STATED PROBLEM: Can you rewrite all the items below with "sofa cushion" in place of every "leather couch cushion", keeping everything else the same?

SOURCE MATERIAL:
>> START
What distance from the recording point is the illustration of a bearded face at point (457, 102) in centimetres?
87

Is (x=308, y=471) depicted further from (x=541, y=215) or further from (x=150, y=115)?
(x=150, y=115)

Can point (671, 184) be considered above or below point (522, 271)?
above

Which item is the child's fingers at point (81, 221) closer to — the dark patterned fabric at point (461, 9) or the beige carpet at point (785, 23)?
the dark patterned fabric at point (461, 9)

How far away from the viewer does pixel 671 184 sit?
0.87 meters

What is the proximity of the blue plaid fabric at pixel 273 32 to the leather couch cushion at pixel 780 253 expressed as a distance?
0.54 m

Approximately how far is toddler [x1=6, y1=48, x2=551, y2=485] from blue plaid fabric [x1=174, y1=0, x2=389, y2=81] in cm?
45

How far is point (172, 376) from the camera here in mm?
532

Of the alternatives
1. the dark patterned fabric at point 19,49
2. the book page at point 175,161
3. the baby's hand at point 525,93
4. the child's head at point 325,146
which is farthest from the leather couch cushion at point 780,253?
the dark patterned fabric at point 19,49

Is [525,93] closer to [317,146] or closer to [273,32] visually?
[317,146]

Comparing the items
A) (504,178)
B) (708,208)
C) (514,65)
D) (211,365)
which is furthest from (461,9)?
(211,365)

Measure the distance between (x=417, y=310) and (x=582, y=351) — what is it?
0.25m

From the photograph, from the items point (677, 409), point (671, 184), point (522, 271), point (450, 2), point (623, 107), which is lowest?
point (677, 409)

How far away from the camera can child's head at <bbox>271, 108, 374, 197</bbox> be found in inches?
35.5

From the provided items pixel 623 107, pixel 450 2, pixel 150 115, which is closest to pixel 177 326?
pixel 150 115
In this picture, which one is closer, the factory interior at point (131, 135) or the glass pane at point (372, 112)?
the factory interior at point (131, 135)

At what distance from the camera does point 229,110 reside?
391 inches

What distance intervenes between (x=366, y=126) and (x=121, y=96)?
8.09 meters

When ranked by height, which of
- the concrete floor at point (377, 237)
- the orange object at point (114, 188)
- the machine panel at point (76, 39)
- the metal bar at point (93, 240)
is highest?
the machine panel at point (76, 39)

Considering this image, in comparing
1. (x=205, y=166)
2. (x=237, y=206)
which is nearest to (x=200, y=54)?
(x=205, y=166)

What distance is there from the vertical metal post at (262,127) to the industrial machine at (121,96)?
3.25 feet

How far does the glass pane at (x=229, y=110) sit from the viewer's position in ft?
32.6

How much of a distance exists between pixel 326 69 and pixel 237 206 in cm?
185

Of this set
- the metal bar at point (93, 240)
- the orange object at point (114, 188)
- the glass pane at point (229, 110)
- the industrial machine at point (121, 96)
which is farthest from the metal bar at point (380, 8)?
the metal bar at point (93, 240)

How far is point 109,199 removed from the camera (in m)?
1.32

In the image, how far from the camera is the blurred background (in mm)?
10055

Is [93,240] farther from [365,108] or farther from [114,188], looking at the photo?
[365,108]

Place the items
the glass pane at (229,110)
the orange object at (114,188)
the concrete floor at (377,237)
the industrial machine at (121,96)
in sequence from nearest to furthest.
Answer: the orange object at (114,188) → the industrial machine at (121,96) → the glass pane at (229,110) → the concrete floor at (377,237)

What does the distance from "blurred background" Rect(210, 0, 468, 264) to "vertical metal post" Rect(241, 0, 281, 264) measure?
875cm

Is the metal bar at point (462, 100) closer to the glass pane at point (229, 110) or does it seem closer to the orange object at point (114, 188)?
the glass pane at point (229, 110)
>> END
EXERCISE OUTPUT:
What distance from the recording point is the illustration of a bearded face at point (457, 102) in centimetres?
87

Is (x=308, y=471) depicted further from (x=541, y=215) or further from (x=150, y=115)?
(x=150, y=115)

Can point (671, 184) be considered above or below point (522, 271)?
above

Which item is the child's fingers at point (81, 221) closer to — the dark patterned fabric at point (461, 9) or the beige carpet at point (785, 23)?
the dark patterned fabric at point (461, 9)

How far away from the viewer does pixel 671 184 sit?
0.87 meters

What is the proximity of the blue plaid fabric at pixel 273 32 to the sofa cushion at pixel 780 253 expressed as a distance?
0.54 m

Approximately how far is toddler [x1=6, y1=48, x2=551, y2=485] from blue plaid fabric [x1=174, y1=0, x2=389, y2=81] in cm?
45

How far is point (172, 376) from the camera here in mm?
532

Of the alternatives
1. the dark patterned fabric at point 19,49
2. the book page at point 175,161
3. the baby's hand at point 525,93
4. the child's head at point 325,146
which is farthest from the sofa cushion at point 780,253?
the dark patterned fabric at point 19,49

Is [525,93] closer to [317,146] or closer to [273,32] visually?
[317,146]

Comparing the items
A) (504,178)
B) (708,208)
C) (514,65)
D) (211,365)
which is furthest from (461,9)?
(211,365)

Measure the distance between (x=417, y=310) and (x=582, y=351) — what is it?
0.25m

From the photograph, from the items point (677, 409), point (671, 184), point (522, 271), point (450, 2), point (623, 107), which is lowest?
point (677, 409)

How far away from the camera can child's head at <bbox>271, 108, 374, 197</bbox> be found in inches?
35.5

From the provided items pixel 623 107, pixel 450 2, pixel 150 115, which is closest to pixel 177 326?
pixel 150 115
In this picture, which one is closer, the factory interior at point (131, 135) or the glass pane at point (372, 112)?
the factory interior at point (131, 135)

At what distance from the camera does point 229,110 reside?
391 inches

What distance intervenes between (x=366, y=126) and (x=121, y=96)?
8.09 meters

When ranked by height, which of
- the concrete floor at point (377, 237)
- the orange object at point (114, 188)
- the machine panel at point (76, 39)
- the metal bar at point (93, 240)
is highest?
the machine panel at point (76, 39)

Considering this image, in comparing
1. (x=205, y=166)
2. (x=237, y=206)
which is nearest to (x=200, y=54)?
(x=205, y=166)

What distance is there from the vertical metal post at (262,127) to the industrial machine at (121,96)?
3.25 feet

How far does the glass pane at (x=229, y=110) sit from the viewer's position in ft?
32.6

How much of a distance exists between pixel 326 69 and pixel 237 206 in cm?
185

Of this set
- the metal bar at point (93, 240)
- the orange object at point (114, 188)
- the glass pane at point (229, 110)
- the industrial machine at point (121, 96)
which is farthest from the metal bar at point (380, 8)?
the metal bar at point (93, 240)

How far is point 109,199 removed from the camera (in m)?
1.32

In the image, how far from the camera is the blurred background (in mm)?
10055

Is [93,240] farther from [365,108] or farther from [114,188], looking at the photo?
[365,108]

Place the items
the glass pane at (229,110)
the orange object at (114,188)
the concrete floor at (377,237)
the industrial machine at (121,96)
in sequence from nearest to furthest.
Answer: the orange object at (114,188) → the industrial machine at (121,96) → the glass pane at (229,110) → the concrete floor at (377,237)

What does the distance from "blurred background" Rect(210, 0, 468, 264) to "vertical metal post" Rect(241, 0, 281, 264) measure?
875cm

Is the metal bar at point (462, 100) closer to the glass pane at point (229, 110) or does it seem closer to the orange object at point (114, 188)?
the glass pane at point (229, 110)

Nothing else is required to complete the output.